Inspirée de la charte de la laïcité française, la charte québécoise prônée par le SFPQ reconnaîtrait la laïcité comme valeur collective de la province et la codifierait. Elle servirait aussi de référence claire lors de débats où des accommodements pour motifs religieux seraient demandés. Toutefois, la portée de cette charte se limiterait à l'administration gouvernementale et à l'enceinte des établissements où s'exerce une activité de service public.

«En France, le port de certains signes religieux dans les lieux publics devrait bientôt être interdit. Nous n'allons pas jusque-là. Pour nous, la neutralité se limite aux endroits où on requiert des services de l'État», précise Mme Martineau.

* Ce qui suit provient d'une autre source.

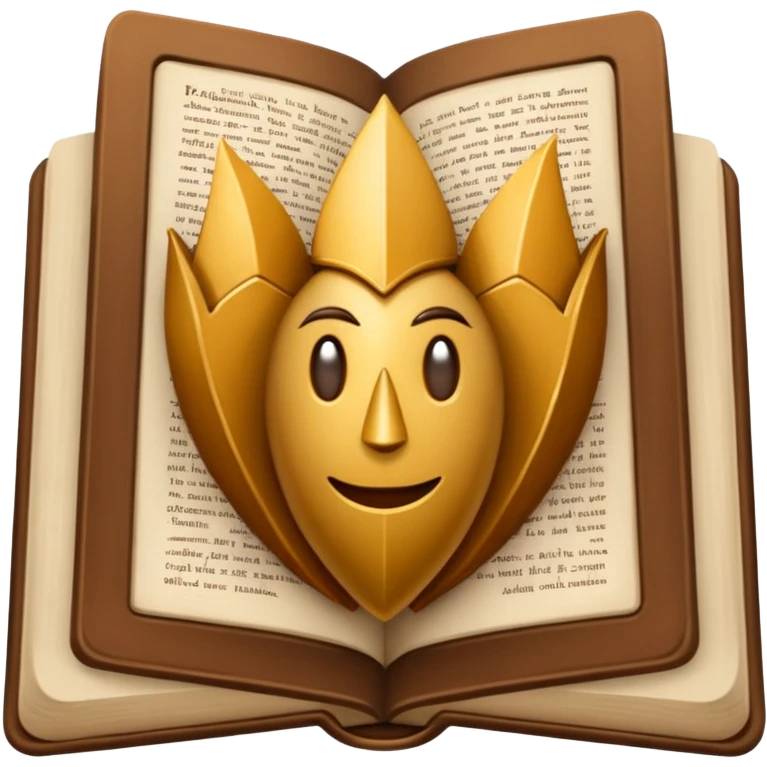 Bíblia sagrada, imagem real emoji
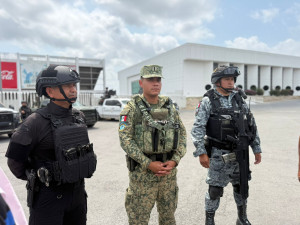 Sedena, GN y estatales arrancan operativo conjunto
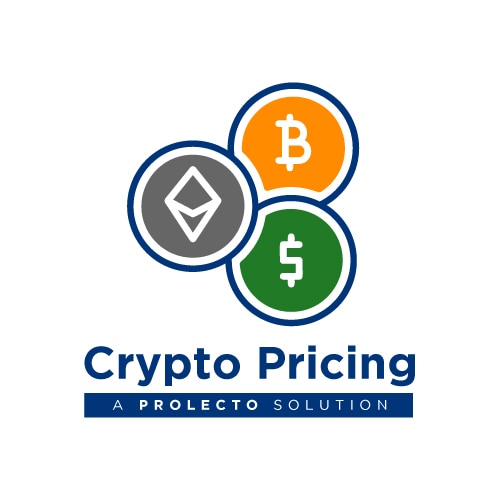 Crypto Pricing, a Prolecto Solution
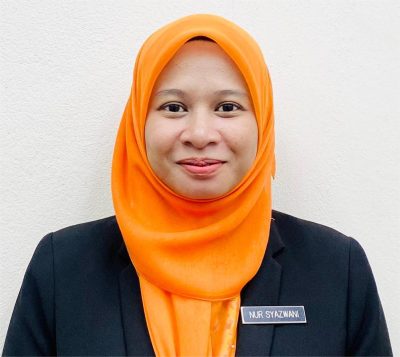 Nur Syazwani binti Muhammad Shukri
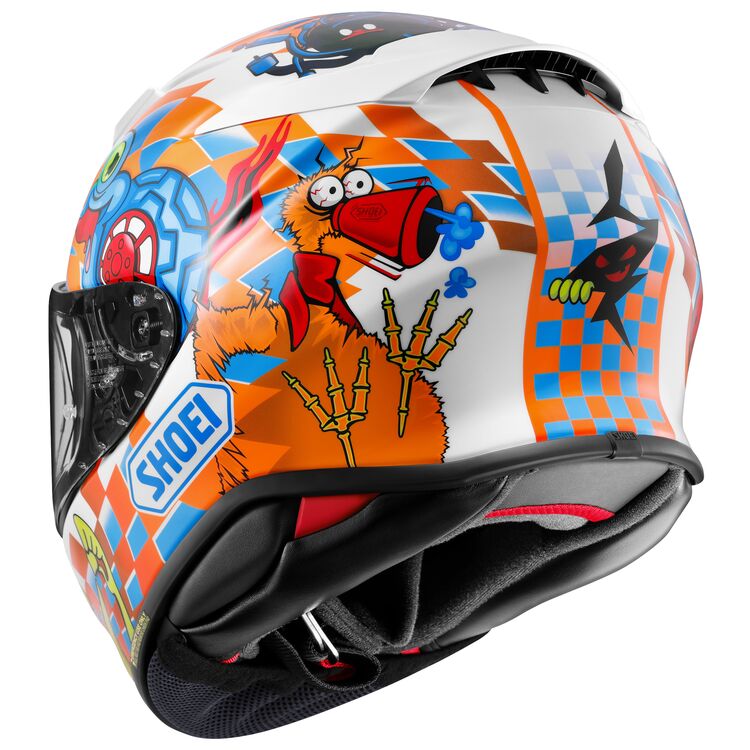Shoei RF-1400 Yagyo Helmet - Image 2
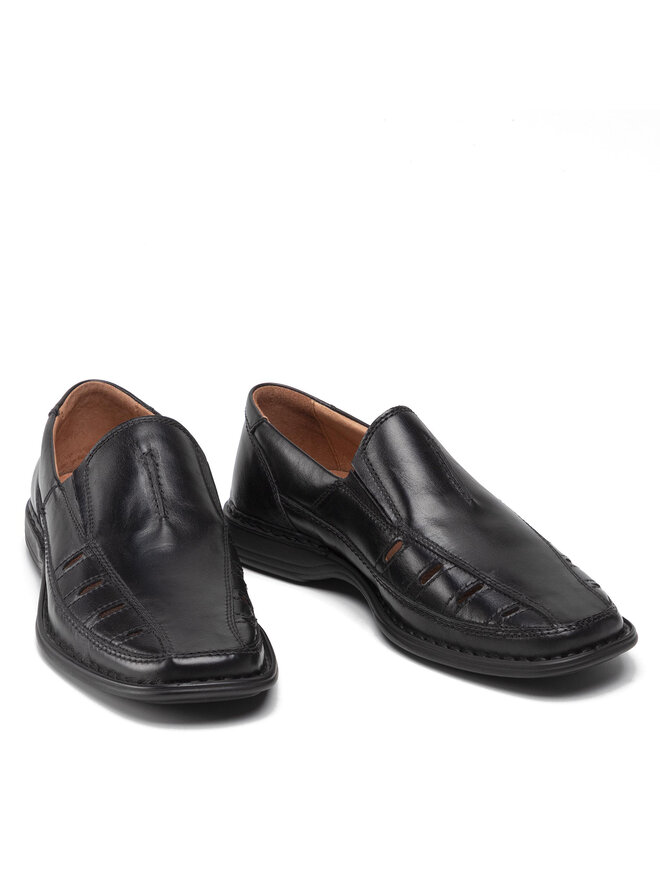 Josef Seibel Туфлі Josef Seibel Steven 12 33212 43 600 Чорний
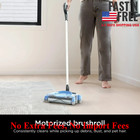  hot Sale  10in V2700z Shark Rechargeable Floor And Carpet Sweeper Freeship
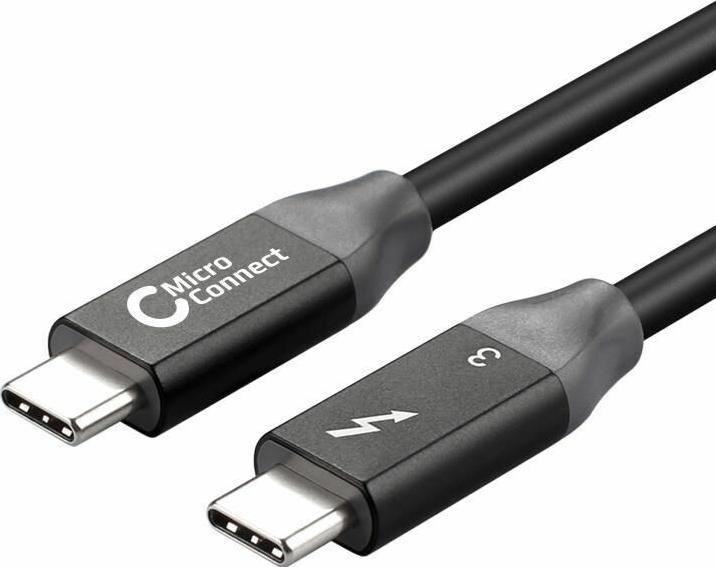 Image du produit Lindy Câble Thunderbolt 3 (0.50 m, USB 3.1)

Alors, qu'adviendrait-il de certains signes religieux traditionnellement affichés dans la sphère publique, comme le crucifix à l'Assemblée nationale? «Notre instance ne s'est pas encore interrogée jusque-là. Toutefois, j'imagine que, dans la même logique, nous réclamerions qu'il soit exposé au musée», répond la présidente du syndicat.

Égalité aussi

En 2008, dans la foulée de la commission Bouchard-Taylor, le gouvernement du Québec a modifié le préambule de la charte afin d'affirmer expressément que «les droits et libertés énoncés dans la Charte sont garantis également aux femmes et aux hommes » (49.2). D'après Mme Martineau, en plus de favoriser une cohérence des principes déjà consacrés, l'adoption d'une charte de la laïcité permettrait d'amenuiser les sources de frictions potentielles entre l'exercice des droits des femmes et les diverses pratiques religieuses dans la sphère publique.

«Toutes les religions, dont la religion catholique, ont des dispositions différentes envers les femmes et les hommes, précise-t-elle. Il y en a des très strictes et des plus ouvertes, mais souvent, à différentes échelles, le statut de la femme et celui de l'homme ne sont pas les mêmes. Pour nous, assurer la laïcité de l'État dans une charte, c'est aussi assurer aux femmes l'égalité, peu importe leurs croyances!»